Mt 5, 13- 16
En aquel tiempo, dijo Jesús a sus discípulos:
-Vosotros sois la sal de la tierra. Pero si la sal se vuelve sosa, ¿con qué
la salarán? No sirve más que para tirarla fuera y que la pise la gente.
Vosotros sois la luz del mundo. No se puede ocultar una ciudad puesta en lo
alto de un monte. Tampoco se enciende una lámpara para meterla debajo del
celemín, sino para ponerla en el candelero y que alumbre a todos los de casa.
Alumbre así vuestra luz a los hombres, para que vean vuestras buenas obras y
den gloria a vuestro Padre que está en el cielo.

[Registros incluidos en un conjunto de datos]
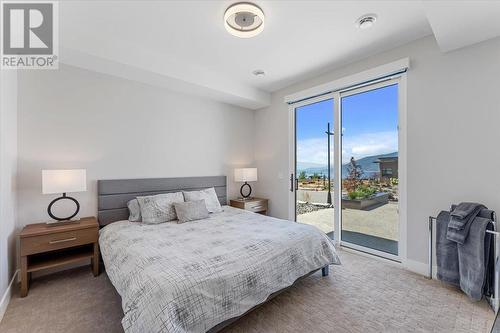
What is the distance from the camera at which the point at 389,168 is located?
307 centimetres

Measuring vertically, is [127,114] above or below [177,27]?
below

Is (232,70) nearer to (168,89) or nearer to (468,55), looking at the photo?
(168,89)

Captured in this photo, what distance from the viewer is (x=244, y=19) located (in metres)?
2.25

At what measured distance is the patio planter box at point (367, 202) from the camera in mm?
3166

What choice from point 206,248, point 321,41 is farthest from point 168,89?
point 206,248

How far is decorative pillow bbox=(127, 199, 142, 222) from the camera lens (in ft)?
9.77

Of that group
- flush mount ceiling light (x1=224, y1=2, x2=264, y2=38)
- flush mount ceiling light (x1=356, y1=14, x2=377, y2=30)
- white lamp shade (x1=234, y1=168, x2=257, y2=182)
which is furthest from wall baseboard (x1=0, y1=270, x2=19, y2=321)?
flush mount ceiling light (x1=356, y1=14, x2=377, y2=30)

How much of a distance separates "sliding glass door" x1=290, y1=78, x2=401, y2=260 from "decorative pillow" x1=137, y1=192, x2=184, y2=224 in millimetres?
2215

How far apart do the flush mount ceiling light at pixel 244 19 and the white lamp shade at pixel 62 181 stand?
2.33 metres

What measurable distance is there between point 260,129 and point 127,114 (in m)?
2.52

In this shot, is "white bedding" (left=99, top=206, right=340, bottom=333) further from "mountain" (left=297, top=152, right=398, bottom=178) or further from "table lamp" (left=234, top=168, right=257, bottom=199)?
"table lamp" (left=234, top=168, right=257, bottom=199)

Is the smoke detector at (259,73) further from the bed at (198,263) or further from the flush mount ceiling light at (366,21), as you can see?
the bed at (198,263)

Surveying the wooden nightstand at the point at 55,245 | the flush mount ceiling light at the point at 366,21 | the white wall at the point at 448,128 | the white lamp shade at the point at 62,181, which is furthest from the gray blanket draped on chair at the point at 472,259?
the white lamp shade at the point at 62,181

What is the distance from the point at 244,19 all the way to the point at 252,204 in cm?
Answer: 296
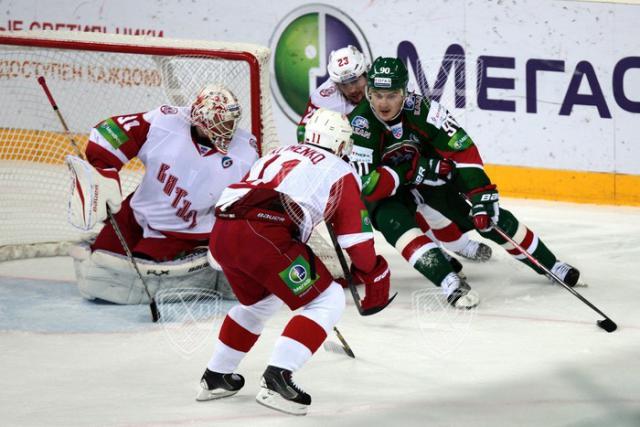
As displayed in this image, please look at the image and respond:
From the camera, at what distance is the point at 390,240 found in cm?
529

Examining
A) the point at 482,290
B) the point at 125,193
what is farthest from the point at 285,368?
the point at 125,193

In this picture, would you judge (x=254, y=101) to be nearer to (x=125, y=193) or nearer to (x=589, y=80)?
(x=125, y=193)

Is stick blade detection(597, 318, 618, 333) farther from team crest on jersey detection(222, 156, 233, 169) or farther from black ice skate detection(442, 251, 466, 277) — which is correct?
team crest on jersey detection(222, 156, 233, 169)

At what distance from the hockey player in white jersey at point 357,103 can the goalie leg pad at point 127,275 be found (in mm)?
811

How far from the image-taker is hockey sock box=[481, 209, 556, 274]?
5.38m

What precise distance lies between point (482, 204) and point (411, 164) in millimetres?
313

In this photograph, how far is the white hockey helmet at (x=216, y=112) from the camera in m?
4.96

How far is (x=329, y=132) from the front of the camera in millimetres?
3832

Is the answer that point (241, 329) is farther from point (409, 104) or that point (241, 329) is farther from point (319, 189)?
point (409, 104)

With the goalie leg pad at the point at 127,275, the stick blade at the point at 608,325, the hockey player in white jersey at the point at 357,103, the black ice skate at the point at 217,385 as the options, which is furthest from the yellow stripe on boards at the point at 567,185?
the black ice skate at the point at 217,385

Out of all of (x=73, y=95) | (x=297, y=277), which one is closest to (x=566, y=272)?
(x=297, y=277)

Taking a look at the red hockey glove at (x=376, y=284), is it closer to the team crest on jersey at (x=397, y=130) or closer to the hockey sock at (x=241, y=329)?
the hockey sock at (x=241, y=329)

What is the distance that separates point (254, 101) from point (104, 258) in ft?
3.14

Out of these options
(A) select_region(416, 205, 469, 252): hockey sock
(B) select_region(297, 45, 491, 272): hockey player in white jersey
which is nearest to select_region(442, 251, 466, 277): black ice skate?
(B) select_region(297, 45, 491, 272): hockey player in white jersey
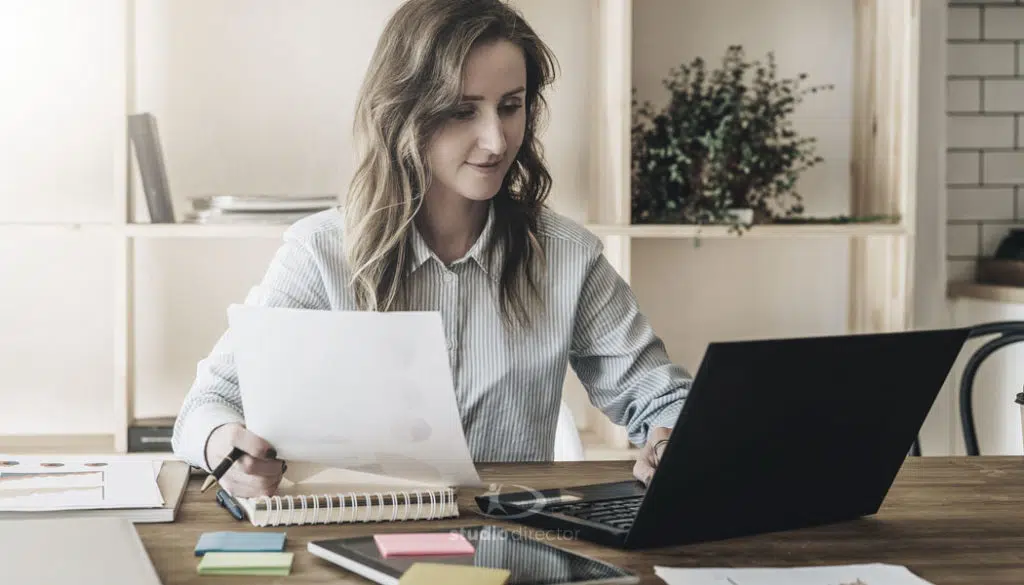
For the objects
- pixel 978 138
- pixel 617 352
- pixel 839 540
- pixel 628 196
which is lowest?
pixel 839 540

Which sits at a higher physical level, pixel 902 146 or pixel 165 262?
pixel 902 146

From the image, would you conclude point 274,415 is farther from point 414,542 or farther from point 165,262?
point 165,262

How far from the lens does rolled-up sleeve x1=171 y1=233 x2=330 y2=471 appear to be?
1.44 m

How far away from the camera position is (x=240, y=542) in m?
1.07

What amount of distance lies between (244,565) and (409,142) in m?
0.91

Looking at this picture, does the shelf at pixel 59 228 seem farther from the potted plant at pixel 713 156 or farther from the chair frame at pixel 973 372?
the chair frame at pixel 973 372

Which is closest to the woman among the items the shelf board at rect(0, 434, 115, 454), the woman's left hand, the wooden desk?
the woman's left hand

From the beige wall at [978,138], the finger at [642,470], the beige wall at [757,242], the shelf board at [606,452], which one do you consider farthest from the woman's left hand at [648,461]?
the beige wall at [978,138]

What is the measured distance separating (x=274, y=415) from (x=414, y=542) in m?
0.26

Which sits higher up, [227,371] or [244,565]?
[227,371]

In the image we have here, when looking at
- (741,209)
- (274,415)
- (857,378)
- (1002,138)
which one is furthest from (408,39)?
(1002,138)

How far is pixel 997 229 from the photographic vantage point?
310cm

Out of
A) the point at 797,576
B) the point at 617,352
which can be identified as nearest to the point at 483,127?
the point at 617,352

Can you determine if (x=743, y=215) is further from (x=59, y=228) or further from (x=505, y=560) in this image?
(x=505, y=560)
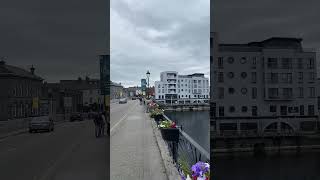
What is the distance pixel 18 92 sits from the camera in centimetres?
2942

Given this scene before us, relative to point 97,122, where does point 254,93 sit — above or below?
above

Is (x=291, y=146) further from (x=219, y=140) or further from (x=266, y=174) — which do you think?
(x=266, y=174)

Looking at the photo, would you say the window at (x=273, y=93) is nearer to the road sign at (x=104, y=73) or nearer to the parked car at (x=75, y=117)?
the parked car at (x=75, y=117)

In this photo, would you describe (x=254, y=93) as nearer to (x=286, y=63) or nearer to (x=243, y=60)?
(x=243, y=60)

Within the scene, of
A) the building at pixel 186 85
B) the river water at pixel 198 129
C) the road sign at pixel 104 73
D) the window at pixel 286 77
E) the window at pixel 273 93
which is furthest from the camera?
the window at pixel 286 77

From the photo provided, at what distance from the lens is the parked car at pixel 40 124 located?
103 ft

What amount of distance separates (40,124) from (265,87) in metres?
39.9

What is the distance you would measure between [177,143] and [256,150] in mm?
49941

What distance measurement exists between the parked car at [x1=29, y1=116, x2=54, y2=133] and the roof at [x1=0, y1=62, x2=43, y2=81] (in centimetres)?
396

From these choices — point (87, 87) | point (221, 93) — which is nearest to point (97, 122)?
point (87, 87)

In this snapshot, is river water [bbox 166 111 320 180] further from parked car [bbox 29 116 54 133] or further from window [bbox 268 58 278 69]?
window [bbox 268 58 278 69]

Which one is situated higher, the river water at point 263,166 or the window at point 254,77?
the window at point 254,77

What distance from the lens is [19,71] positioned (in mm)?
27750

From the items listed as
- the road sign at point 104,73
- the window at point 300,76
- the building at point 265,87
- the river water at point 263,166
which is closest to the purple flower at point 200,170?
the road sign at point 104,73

Enunciado
Según el pasaje sobre la sal y la luz, ¿para qué se enciende una lámpara?

Respuesta
Para ponerla en el candelero y que alumbre a todos los de casa.